What you are asked to do:
Your reply should be an exact copy of the lines from the one that holds "bounding boxes (frame 2" to the end of the data below.

[Collected data]
┏━━

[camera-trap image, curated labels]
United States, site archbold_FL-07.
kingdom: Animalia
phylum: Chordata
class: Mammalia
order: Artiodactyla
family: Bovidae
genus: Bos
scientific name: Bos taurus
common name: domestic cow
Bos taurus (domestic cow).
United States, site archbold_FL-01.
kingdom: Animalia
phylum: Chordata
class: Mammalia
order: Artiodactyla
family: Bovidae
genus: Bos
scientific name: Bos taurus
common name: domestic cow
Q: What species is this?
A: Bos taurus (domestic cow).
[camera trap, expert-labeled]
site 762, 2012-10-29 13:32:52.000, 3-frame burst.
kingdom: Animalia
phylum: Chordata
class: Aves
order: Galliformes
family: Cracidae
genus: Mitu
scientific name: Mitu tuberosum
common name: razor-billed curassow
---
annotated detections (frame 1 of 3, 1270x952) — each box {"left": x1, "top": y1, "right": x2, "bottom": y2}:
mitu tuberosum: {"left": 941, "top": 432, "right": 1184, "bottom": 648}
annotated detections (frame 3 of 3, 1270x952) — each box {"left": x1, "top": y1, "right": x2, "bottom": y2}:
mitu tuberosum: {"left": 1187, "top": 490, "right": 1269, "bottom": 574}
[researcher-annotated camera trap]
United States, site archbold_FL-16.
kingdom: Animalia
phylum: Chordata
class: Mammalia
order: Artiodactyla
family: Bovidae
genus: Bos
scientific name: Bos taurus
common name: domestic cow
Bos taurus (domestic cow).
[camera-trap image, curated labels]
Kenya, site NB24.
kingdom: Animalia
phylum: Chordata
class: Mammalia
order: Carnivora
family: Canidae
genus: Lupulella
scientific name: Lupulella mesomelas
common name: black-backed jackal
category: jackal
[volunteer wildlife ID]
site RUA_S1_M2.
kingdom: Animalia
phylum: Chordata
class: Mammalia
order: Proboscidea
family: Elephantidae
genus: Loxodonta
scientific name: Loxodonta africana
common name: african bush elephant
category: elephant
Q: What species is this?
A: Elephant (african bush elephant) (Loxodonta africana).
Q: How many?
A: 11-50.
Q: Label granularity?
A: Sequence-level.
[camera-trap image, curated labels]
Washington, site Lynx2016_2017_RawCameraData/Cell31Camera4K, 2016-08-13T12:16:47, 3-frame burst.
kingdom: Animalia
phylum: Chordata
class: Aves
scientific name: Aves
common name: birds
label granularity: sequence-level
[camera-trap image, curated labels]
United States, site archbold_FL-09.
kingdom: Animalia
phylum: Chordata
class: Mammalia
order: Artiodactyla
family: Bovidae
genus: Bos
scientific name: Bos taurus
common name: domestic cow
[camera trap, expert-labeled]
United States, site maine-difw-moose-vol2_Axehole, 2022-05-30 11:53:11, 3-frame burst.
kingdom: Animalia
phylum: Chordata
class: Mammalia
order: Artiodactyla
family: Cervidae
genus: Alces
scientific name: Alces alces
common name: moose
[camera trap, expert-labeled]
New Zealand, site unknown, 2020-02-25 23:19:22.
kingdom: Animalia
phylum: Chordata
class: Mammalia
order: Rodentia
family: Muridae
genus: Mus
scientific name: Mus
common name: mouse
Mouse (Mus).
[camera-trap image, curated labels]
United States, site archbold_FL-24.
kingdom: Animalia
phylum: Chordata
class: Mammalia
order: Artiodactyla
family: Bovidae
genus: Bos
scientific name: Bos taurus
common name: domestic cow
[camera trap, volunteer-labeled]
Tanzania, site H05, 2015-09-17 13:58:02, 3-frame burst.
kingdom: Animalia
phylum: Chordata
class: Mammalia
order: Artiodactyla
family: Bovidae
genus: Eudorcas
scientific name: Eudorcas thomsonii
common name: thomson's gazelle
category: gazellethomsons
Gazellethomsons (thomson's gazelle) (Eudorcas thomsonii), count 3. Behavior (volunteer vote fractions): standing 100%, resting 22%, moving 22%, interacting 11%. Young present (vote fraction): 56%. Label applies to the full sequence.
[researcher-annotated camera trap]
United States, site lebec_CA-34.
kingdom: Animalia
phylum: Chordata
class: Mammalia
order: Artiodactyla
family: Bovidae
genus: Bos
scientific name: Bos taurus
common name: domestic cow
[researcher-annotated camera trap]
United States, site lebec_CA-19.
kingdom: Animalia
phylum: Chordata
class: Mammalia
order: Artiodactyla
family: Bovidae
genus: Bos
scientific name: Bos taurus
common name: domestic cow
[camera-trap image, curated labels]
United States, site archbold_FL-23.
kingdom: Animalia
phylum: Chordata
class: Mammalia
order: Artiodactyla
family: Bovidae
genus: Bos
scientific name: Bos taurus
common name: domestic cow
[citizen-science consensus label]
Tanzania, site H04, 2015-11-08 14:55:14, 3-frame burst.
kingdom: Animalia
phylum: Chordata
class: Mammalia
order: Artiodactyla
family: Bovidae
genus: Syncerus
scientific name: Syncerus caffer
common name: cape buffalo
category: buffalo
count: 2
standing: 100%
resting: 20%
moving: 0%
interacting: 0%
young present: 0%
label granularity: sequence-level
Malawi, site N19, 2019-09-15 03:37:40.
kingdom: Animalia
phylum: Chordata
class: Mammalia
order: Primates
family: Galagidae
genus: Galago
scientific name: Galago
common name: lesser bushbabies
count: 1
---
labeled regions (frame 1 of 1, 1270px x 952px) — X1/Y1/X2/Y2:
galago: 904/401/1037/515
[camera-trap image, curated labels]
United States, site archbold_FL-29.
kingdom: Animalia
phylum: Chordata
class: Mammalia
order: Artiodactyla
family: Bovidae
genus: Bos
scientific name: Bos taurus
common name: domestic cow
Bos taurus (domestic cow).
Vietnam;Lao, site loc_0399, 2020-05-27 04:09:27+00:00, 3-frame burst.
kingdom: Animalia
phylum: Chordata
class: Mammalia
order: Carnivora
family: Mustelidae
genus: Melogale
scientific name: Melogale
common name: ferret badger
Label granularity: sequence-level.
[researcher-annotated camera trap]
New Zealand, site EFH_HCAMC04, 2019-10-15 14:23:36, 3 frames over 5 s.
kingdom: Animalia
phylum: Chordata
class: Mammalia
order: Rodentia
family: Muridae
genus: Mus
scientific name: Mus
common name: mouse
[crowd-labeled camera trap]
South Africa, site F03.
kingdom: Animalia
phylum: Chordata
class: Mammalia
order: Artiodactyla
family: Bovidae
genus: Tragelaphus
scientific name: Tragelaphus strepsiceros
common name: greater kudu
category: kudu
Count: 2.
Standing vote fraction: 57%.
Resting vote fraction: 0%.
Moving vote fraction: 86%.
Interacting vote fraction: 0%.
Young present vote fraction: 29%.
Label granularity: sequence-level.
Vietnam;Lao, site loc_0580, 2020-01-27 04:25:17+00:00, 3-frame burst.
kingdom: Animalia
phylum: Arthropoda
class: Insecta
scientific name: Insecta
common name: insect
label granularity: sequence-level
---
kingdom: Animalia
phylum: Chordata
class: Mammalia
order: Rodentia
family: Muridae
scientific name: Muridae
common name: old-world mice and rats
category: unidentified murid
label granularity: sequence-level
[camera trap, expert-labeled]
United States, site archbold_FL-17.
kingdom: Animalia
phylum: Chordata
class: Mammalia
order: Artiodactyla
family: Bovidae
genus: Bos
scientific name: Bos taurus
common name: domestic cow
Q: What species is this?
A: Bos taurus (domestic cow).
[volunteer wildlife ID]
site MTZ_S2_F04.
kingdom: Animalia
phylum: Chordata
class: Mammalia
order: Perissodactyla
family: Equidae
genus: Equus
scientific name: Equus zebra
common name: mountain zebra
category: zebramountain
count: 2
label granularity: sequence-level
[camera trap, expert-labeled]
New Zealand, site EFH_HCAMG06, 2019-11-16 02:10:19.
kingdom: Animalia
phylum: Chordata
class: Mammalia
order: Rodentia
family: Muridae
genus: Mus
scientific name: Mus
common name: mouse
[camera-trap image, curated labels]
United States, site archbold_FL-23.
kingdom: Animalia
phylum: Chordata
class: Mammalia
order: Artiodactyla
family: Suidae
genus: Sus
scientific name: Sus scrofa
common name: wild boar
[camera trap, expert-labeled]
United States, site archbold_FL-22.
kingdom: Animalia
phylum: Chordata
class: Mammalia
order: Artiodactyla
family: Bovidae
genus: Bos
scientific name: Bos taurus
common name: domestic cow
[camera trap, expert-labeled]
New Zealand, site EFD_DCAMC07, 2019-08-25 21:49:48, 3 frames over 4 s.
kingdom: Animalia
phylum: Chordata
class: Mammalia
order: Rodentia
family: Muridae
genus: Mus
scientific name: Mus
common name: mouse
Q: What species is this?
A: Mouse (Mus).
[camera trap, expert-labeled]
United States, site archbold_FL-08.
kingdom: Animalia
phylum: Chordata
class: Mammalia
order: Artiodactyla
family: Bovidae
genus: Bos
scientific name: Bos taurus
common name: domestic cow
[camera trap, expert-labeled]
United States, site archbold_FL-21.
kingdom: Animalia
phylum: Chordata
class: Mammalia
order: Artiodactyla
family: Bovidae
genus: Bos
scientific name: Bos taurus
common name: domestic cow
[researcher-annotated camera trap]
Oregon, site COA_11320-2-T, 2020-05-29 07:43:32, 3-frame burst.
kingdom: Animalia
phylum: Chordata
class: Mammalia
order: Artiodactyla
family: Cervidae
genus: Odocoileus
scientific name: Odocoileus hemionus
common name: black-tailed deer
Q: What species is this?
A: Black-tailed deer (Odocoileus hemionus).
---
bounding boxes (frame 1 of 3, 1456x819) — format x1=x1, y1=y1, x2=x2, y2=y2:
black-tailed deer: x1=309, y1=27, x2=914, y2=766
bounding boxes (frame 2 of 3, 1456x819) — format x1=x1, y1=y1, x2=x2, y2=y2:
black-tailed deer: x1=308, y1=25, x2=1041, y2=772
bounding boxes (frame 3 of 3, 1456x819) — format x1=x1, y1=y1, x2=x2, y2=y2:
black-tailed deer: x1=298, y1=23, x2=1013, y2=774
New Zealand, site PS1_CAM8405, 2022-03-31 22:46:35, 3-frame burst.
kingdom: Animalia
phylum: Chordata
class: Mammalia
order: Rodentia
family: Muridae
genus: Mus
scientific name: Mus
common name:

┗━━

Solution below:
bounding boxes (frame 2 of 3, 1456x819) — format x1=x1, y1=y1, x2=x2, y2=y2:
black-tailed deer: x1=308, y1=25, x2=1041, y2=772
bounding boxes (frame 3 of 3, 1456x819) — format x1=x1, y1=y1, x2=x2, y2=y2:
black-tailed deer: x1=298, y1=23, x2=1013, y2=774
New Zealand, site PS1_CAM8405, 2022-03-31 22:46:35, 3-frame burst.
kingdom: Animalia
phylum: Chordata
class: Mammalia
order: Rodentia
family: Muridae
genus: Mus
scientific name: Mus
common name:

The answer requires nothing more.